* [What you need to do]:
A) Please retype the passage on the Harry Potter books from "Both of the" up to and including "whole wizarding world.", keeping every character as it appears.
B) Gather each line of the records that contains the string "bbox", matching case.

The Books about Harry Potter are nowadays considered to be the most successful series for the children and adolescents. In fact, the youngsters are not the only ones fascinated by the story about the adventures of the teenage wizard who grew up in the world of Muggles, ordinary people…
It's well known, that the "Sorcerer's Stone" was written by the author for her little daughter, who enjoyed the stories about a little wizard boy. Rowling confesses, that all of the characters in her books have been written from her friends, former classmates and teachers, and from Rowling herself. Both of those books are about the wizarding world, which is very near to the mundane one, but humans don't notice it. "The Sorcerer's Stone" and the "Goblet of fire" describe the stages of the main protagonist's growing up. These books tell about the hardships a person who grows up without parents has to come through, they emphasize the need in close people Harry feels.
Both of the books tell about different stages of growing up. It's well known that teenage years are a period when a person learns to decide for himself or herself and to take responsibility for his/her decisions. Both "The Sorcerer's Stone" and the "Goblet of fire" feature teens and tweens who have to decide complicated problems, which are often of grave importance both for them, their classmates, and sometimes, even for the whole wizarding world.

* [Data for this task]:
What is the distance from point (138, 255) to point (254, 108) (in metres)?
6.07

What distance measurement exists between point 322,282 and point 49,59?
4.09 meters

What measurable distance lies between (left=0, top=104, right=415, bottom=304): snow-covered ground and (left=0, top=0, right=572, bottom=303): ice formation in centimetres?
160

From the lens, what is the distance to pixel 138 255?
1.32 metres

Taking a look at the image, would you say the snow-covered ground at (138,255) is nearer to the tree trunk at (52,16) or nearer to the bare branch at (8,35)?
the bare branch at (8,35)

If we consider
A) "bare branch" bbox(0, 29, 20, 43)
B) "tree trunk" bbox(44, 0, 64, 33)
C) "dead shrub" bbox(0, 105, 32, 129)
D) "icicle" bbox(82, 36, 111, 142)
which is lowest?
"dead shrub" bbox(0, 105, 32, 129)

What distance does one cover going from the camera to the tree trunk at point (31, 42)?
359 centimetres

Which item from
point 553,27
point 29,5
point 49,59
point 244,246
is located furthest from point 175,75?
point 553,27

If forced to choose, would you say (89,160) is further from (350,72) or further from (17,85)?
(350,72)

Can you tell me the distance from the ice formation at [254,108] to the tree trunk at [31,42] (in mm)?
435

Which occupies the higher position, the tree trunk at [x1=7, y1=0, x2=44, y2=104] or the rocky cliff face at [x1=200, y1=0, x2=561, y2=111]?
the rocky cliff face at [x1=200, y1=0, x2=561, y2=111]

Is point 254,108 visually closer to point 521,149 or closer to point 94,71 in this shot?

* [Responses for each task]:
A)
Both of the books tell about different stages of growing up. It's well known that teenage years are a period when a person learns to decide for himself or herself and to take responsibility for his/her decisions. Both "The Sorcerer's Stone" and the "Goblet of fire" feature teens and tweens who have to decide complicated problems, which are often of grave importance both for them, their classmates, and sometimes, even for the whole wizarding world.

B)
A) "bare branch" bbox(0, 29, 20, 43)
B) "tree trunk" bbox(44, 0, 64, 33)
C) "dead shrub" bbox(0, 105, 32, 129)
D) "icicle" bbox(82, 36, 111, 142)
"dead shrub" bbox(0, 105, 32, 129)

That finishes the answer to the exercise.